At my company we are very protective of our source code. We have satisfied our paranoia by setting up a development LAN that we air-gap off from the Internet and the rest of our company networks. Within the development network, we have a few secured machines (the source control server, the build server, the domain controller), and all source is required to be kept either encrypted or in a locked room. Being able to explain such a simple security policy to our customers has been a competitive advantage for us, but as our company grows the costs of maintaining this network have also become greater. To deal with the pain over the last year, we have stepped away from our strict air-gap policy by allowing two-factor-authenticated RDP-only VPN access to the network.
However, the lack of connectivity between our development network and the rest of our corporate network continues to be a serious impediment to cooperation between teams that work inside the network and teams that work outside the network. We’d like to consider dramatic reform of our network architecture, but we’re not sure what industry best practices are for securing source code. What we might consider would be:
- Connect our development network to the rest of our corporate network, and allow unrestricted communication between any two hosts on this network. Also allow relatively unrestricted outbound connections to the Internet.

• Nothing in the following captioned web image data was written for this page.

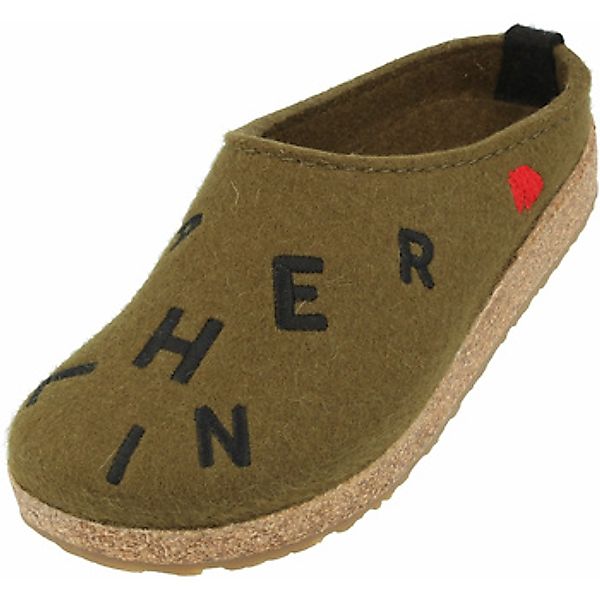 Unbekannt  Clogs für Erwachsene günstig online kaufen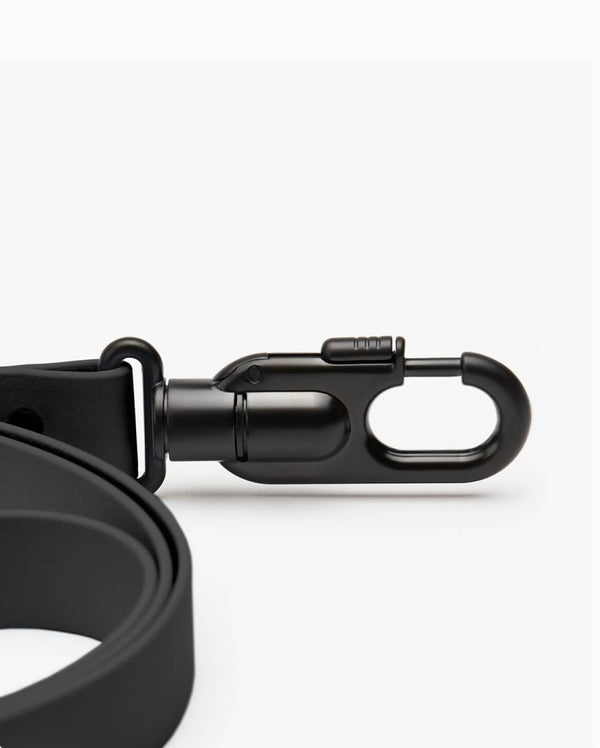 Fable - Signature Dog Leash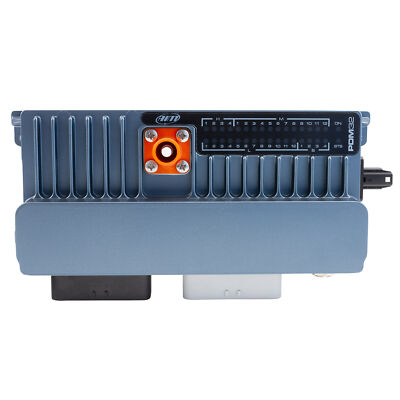 SIEMENS RELE DE PROTECCION DE MOTOR MAN/AUTO/REMOTO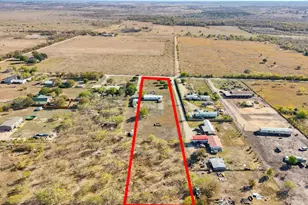 142 Friar Ct, Kyle, TX 78640 - Photo 2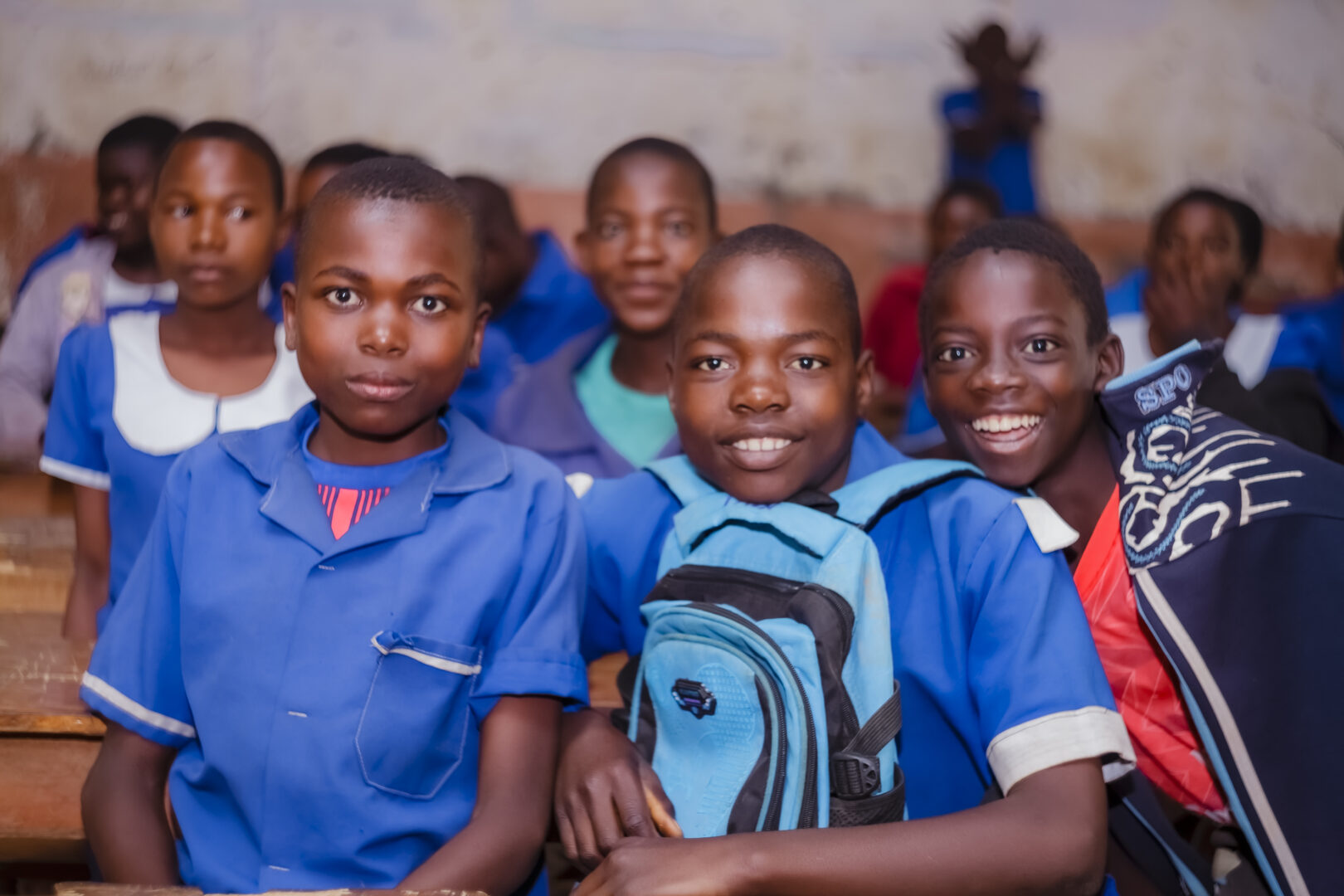 Edukans-NL-mentorschap-schooluitval-Malawi-onderwijs-school-impact-klaslokaal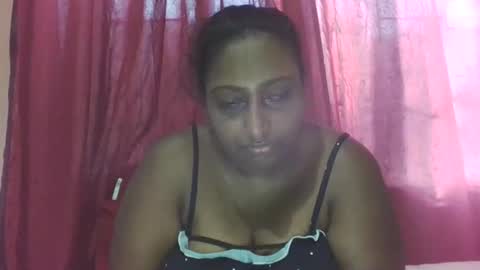 indian culture online show from December 17, 6:50 am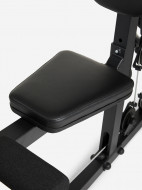 Kettler Multigym 7752-850 салмақтық тақташалар жинағы — фото №16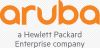 Aruba, a Hewlett Packard Enterprise company JW496AAE software license/upgrade 1 license(s)1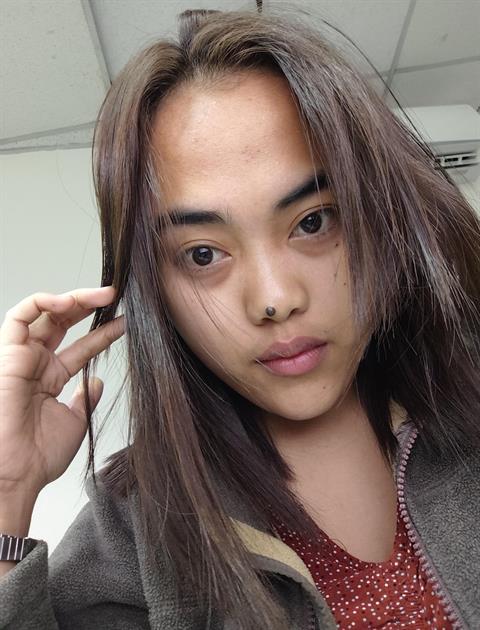 Mae Shiela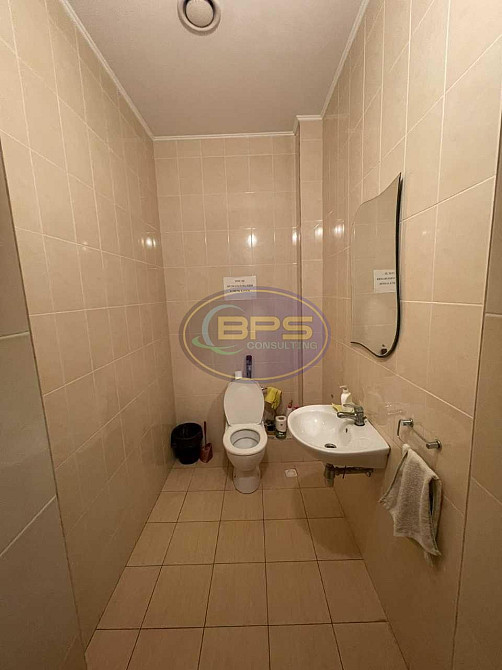 Оренда офісне приміщення на вул. Жуковского поверх - 1/3 Одеса - фото 13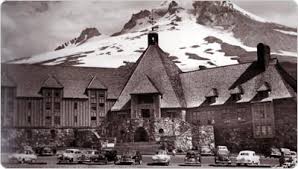 We did not find results for: The Shining S Architecture Influence Urban Splatter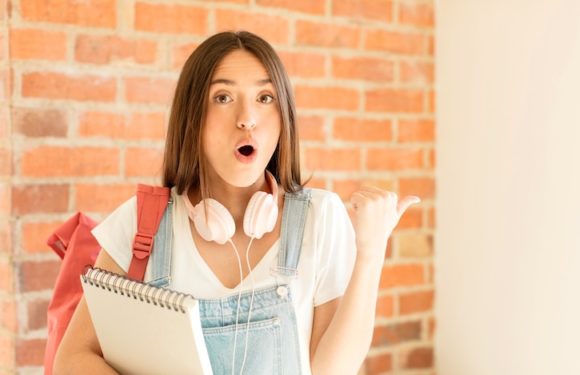 Student discounts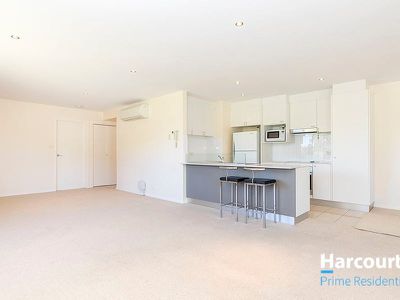 179 / 395 Antill Street, Watson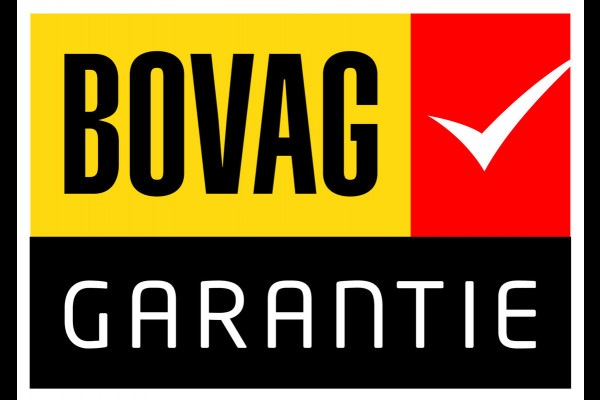 Audi A3 Cabriolet 35 Tfsi S-LINE ** LED, NAVI+, ADAPT. CRUISE, NEKVERW, B&O SOUND, 18-inch LMV ** UNFALLFREI - VOL. DEALER ONDERH. ** ** INFORMEER OOK NAAR ONZE AANTREKKELIJKE FINANCIAL-LEASE TARIEVEN **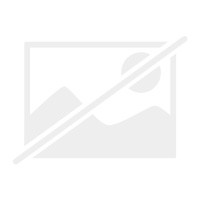 The wall von pink - wall, |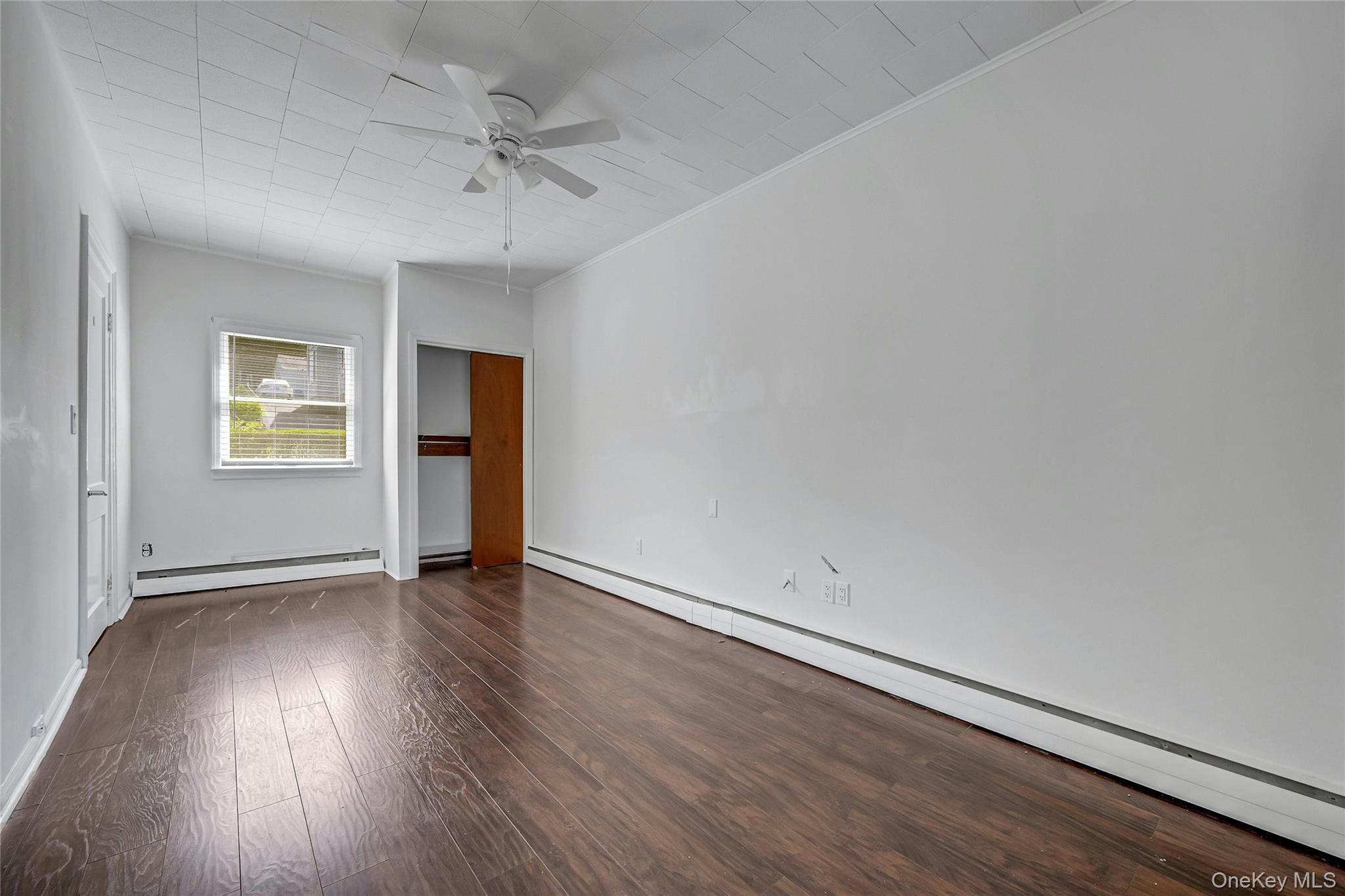 295 Columbus Avenue Property Photo 14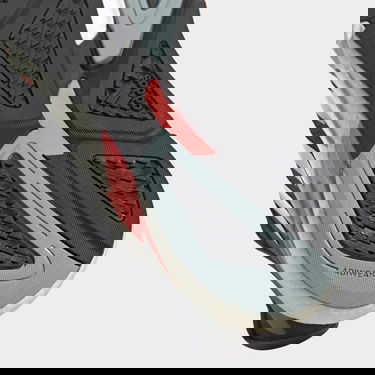 Tenisky a topánky adidas Performance X9000L3 Čierna | GZ6565, 5
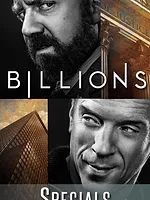 Billions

- Allow full VPN access to the corporate network for remote employees.
- Carve out a separate “test sandbox” network that wouldn’t hold source code, wouldn’t be patched, and would only allow inbound connections from the rest of the corporate network.
- Require that development machines be managed with the assumption of hostile network traffic: require up-to-date patch levels, don’t allow unauthenticated remote debugging, set strong passwords, etc.
- Continue to require that all code at rest either stay in a locked room (for old platforms that don’t have a satisfactory encryption solution) or be encrypted
- Continue to require that all developers with access to the code sign appropriate documents stating that they will not remove any code from the network
Would this be considered a satisfactory security policy at major software development organizations you have worked for? What other practices do software development organizations follow to protect their source? For example, are intrusion detection systems a common part of source security?
The "how do we secure our source code?" question is closely related to ours, but we are more concerned about the network architecture than the employee policy or the backup strategy.